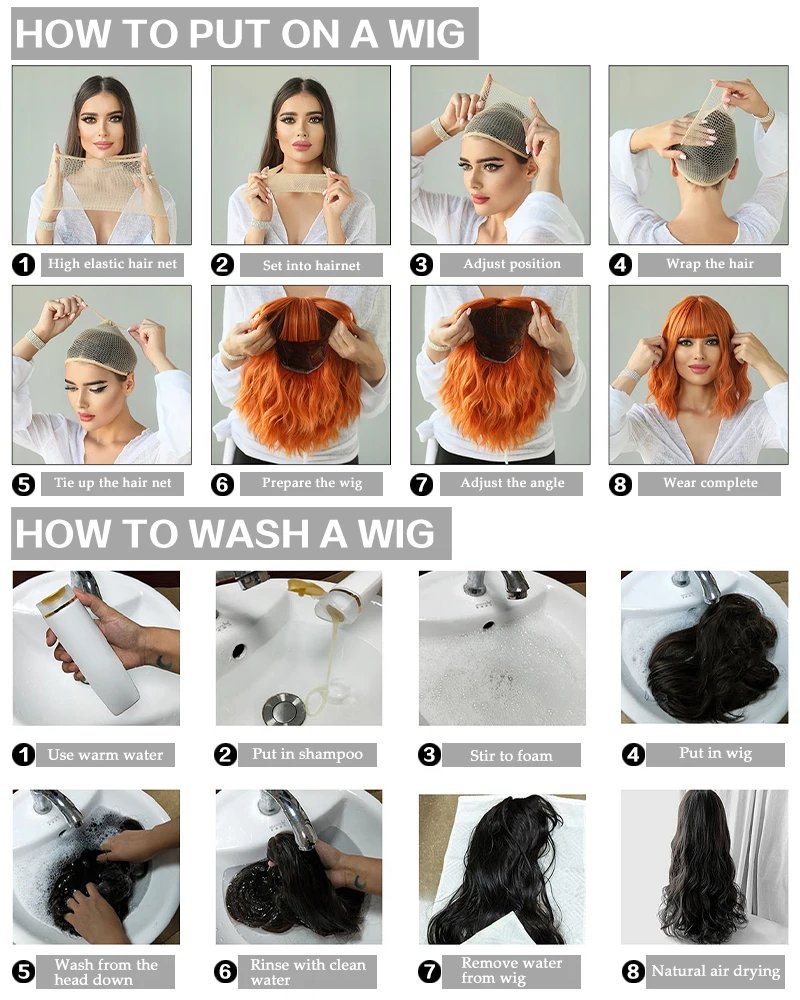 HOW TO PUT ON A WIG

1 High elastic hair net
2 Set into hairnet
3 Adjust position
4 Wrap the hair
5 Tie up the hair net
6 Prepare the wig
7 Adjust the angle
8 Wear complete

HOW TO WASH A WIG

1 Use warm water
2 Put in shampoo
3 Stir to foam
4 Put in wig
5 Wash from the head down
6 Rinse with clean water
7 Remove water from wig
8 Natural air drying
+--
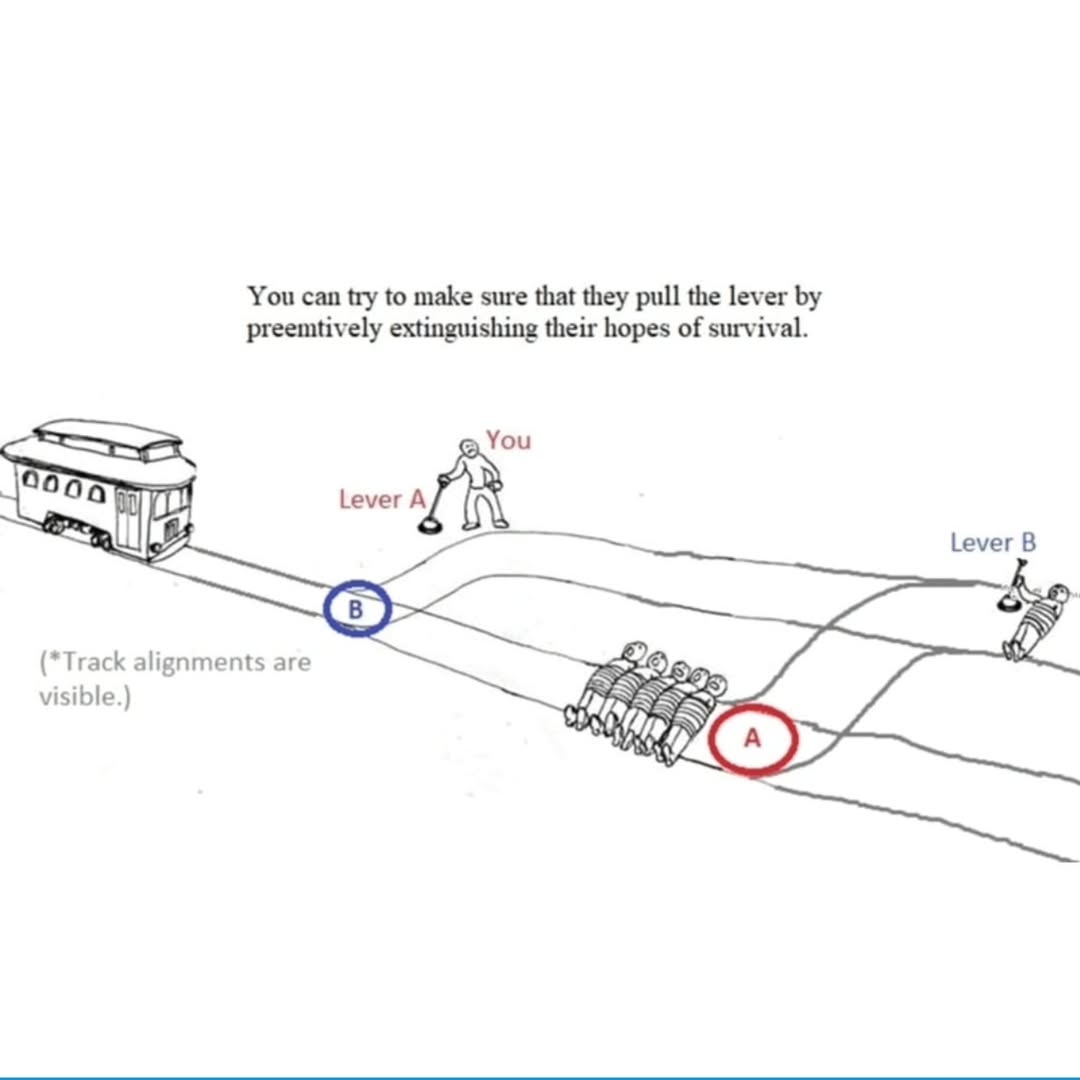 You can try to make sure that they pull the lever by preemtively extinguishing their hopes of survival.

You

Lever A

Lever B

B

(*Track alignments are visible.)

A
+--
■ EXERCISE GOAL
In the entries above, restate word for word the lines between the one holding "5 Wash from the head down" and the one holding "8 Natural air drying", inclusive, and nothing besides.

■ RESULT BELOW
5 Wash from the head down
6 Rinse with clean water
7 Remove water from wig
8 Natural air drying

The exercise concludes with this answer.